── GIVEN TEXT

Thinking out loud here -- If I were to make a liquid (KOH) soap with 25% or more of lanolin, I might approach it like this -- Make a mild soap paste at 0% superfat -- maybe use something like Irish Lass' olive, coconut, and castor recipe -- and then stir in the lanolin after the cook as a kind of superfat. Don't bother saponifying the lanolin, since so very little will saponify anyway. If the texture of ended up as a reasonably soft paste, I might leave it like that rather than dilute it with water. You could put a dab of the paste in hot water, agitate to make the paste dissolve, and wash the woolens.

ETA - makes me want to do those wet-felted slippers I've been wanting to make and see if I can have the softest, warmest feet in northeast Iowa this winter!


----------



## TeresaT (Nov 9, 2015)

Deedles said:


> I just reread the post and ass*u*med you were talking about liquid soap. I agree, Teresa. The agitation of the bar will/can cause felting. Even with a supwerwash wool, it can pill. I guess you could lather the bar in your hand to work up a little lather and disperse it into the soak water.
> 
> Teresa....I have a friend who hates the purl bumps on the sole of socks. So when I make them for her, I reverse the stitches so the knit stitches are on the inside. She loves them that way.

────
── DATA SHOWN

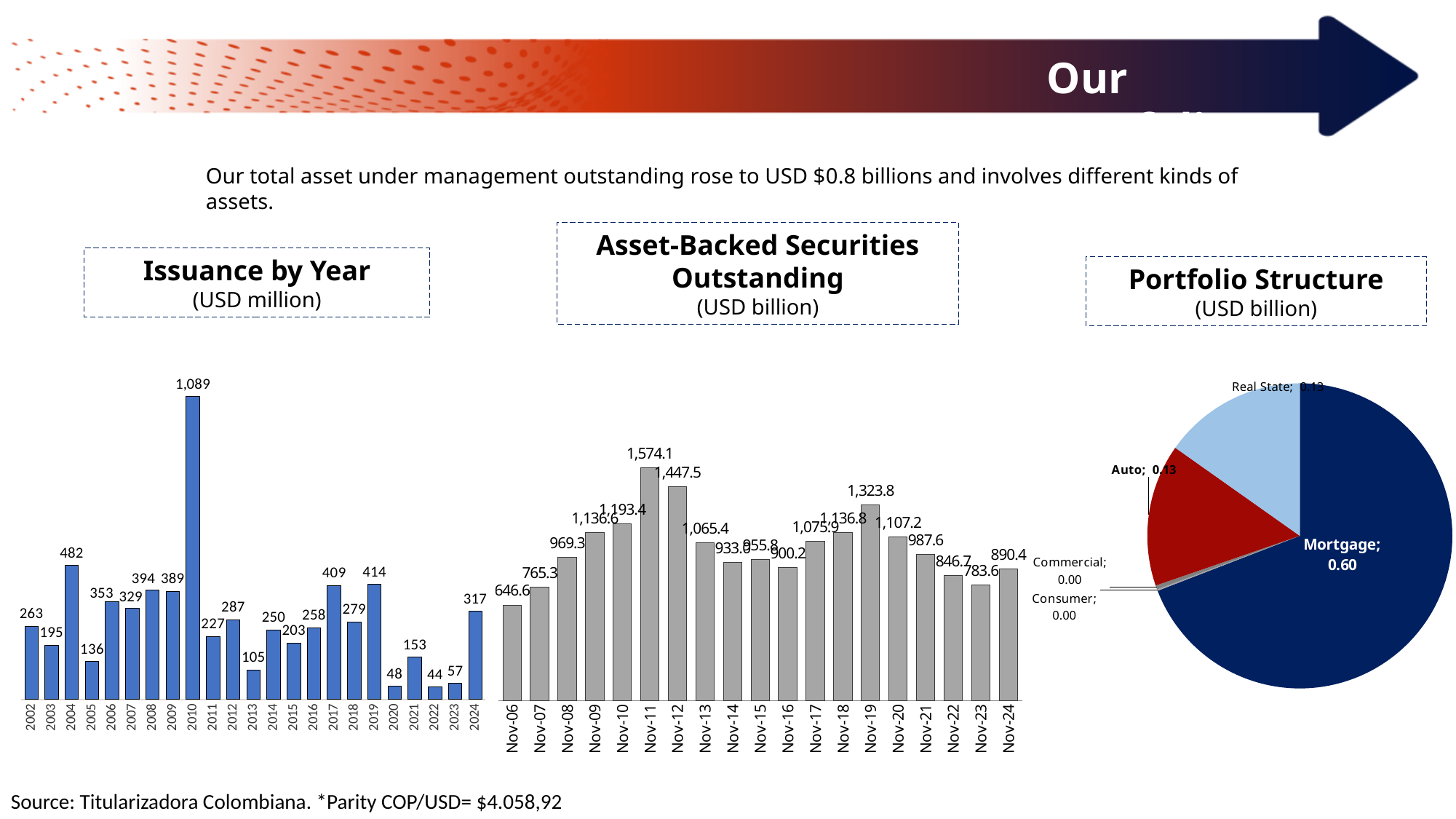
In the Asset-Backed Securities Outstanding chart, which is larger, the value for Nov-12 or Nov-19? Nov-12 In the Asset-Backed Securities Outstanding chart, which period has the highest value? Nov-11 What kind of chart is the Asset-Backed Securities Outstanding chart? Bar chart In the Issuance by Year chart, which year had the lowest issuance? 2022 In the Asset-Backed Securities Outstanding chart, which period has the lowest value? Nov-06 In the Issuance by Year chart, how much higher was issuance in 2024 than in 2023? 260 In the Issuance by Year chart, what was the issuance in 2010? 1,089 In the Issuance by Year chart, how many years are shown? 23 In the Portfolio Structure chart, what is the value for Mortgage? 0.60 In the Issuance by Year chart, which year had the highest issuance? 2010 In the Portfolio Structure chart, how many categories are labelled? 5 In the Asset-Backed Securities Outstanding chart, what is the value for Nov-24? 890.4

────

* TASK BRIEF
Reproduce the lanolin soap thread word for word, from "Thinking out loud" to "Iowa this winter!".

* ANSWER BOX
Thinking out loud here -- If I were to make a liquid (KOH) soap with 25% or more of lanolin, I might approach it like this -- Make a mild soap paste at 0% superfat -- maybe use something like Irish Lass' olive, coconut, and castor recipe -- and then stir in the lanolin after the cook as a kind of superfat. Don't bother saponifying the lanolin, since so very little will saponify anyway. If the texture of ended up as a reasonably soft paste, I might leave it like that rather than dilute it with water. You could put a dab of the paste in hot water, agitate to make the paste dissolve, and wash the woolens.

ETA - makes me want to do those wet-felted slippers I've been wanting to make and see if I can have the softest, warmest feet in northeast Iowa this winter!